Política é sim importante e necessária, porém assuntos como crises sanitárias, pandemias, vacinas, desastres ecológicos e sistema educativo deveriam se manter à parte de discussões puramente ideológicas.

A Educação Especial parece estar se tornando um dos mais recentes campos de batalha, em que devotos das diversificadas igrejas, por melhores que sejam suas intenções, tem decidido mais que pesquisadores e professores de seu exercício.

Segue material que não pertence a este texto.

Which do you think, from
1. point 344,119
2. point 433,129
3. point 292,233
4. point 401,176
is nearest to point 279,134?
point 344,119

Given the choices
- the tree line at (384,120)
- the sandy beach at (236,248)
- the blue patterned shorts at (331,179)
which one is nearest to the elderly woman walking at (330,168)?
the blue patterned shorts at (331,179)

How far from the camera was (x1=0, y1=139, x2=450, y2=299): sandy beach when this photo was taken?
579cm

Inclusão é assunto sério e necessita estar à parte das polêmicas partidárias ou doutrinarias que tem caracterizado a cena pública brasileira atual.

A questão da educação inclusiva tem sido objeto de pesquisas no mundo todo, algumas sob responsabilidade da Unesco, e destas decorreram muitas conferências e compromissos internacionais, tais como a Declaração Mundial sobre Educação para Todos: satisfação das necessidades básicas de aprendizagem (1990), as Normas sobre a Igualdade de Oportunidades para Pessoas com Deficiência (1993), a Declaração de Salamanca (1994), a Declaração de Dakar (2000) e a Declaração de Madrid (2002), que preconizam a “educação para todos”, uma “educação inclusiva” promotora do sucesso de todos e de cada um, assentada na obtenção de direitos e não de concessão, igualdade de oportunidades e não de discriminação, seja ela positiva ou negativa.

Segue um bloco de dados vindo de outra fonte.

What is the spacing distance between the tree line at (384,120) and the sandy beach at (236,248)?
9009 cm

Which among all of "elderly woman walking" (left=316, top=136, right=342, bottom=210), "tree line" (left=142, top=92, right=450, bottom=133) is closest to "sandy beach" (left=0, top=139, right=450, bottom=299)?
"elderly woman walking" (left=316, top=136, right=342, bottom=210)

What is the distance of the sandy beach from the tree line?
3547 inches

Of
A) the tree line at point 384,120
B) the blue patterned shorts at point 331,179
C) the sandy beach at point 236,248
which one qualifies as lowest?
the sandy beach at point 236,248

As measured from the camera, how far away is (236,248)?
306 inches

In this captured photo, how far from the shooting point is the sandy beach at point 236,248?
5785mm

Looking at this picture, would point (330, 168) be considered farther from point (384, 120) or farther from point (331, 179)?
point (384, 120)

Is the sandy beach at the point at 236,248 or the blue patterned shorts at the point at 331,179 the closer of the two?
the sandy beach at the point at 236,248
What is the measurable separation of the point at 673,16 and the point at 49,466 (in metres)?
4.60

Todos temos algo que poderia ser chamado deficiência, e é isso que nos torna humanos, perfeição só existiu nos delírios nazistas; talvez o que deva ser superado seja o ato de fechar portas e janelas que deveriam estar escancaradas. Evidências coletadas pela própria Organização Mundial da Saúde mostram que a incapacidade algumas vezes pode não estar intrinsecamente relacionada com a deficiência, e sim com as possíveis insatisfações do indivíduo com seu próprio desempenho, nas quais a forma como ele é tratado na comunidade, no sistema de saúde, na escola ou na própria família, ou seja, a deficiência não depende apenas das limitações físicas ou mentais, mas também das condições ambientais e sociais do entorno, que podem capacitar ou incapacitar para o convívio e o trabalho.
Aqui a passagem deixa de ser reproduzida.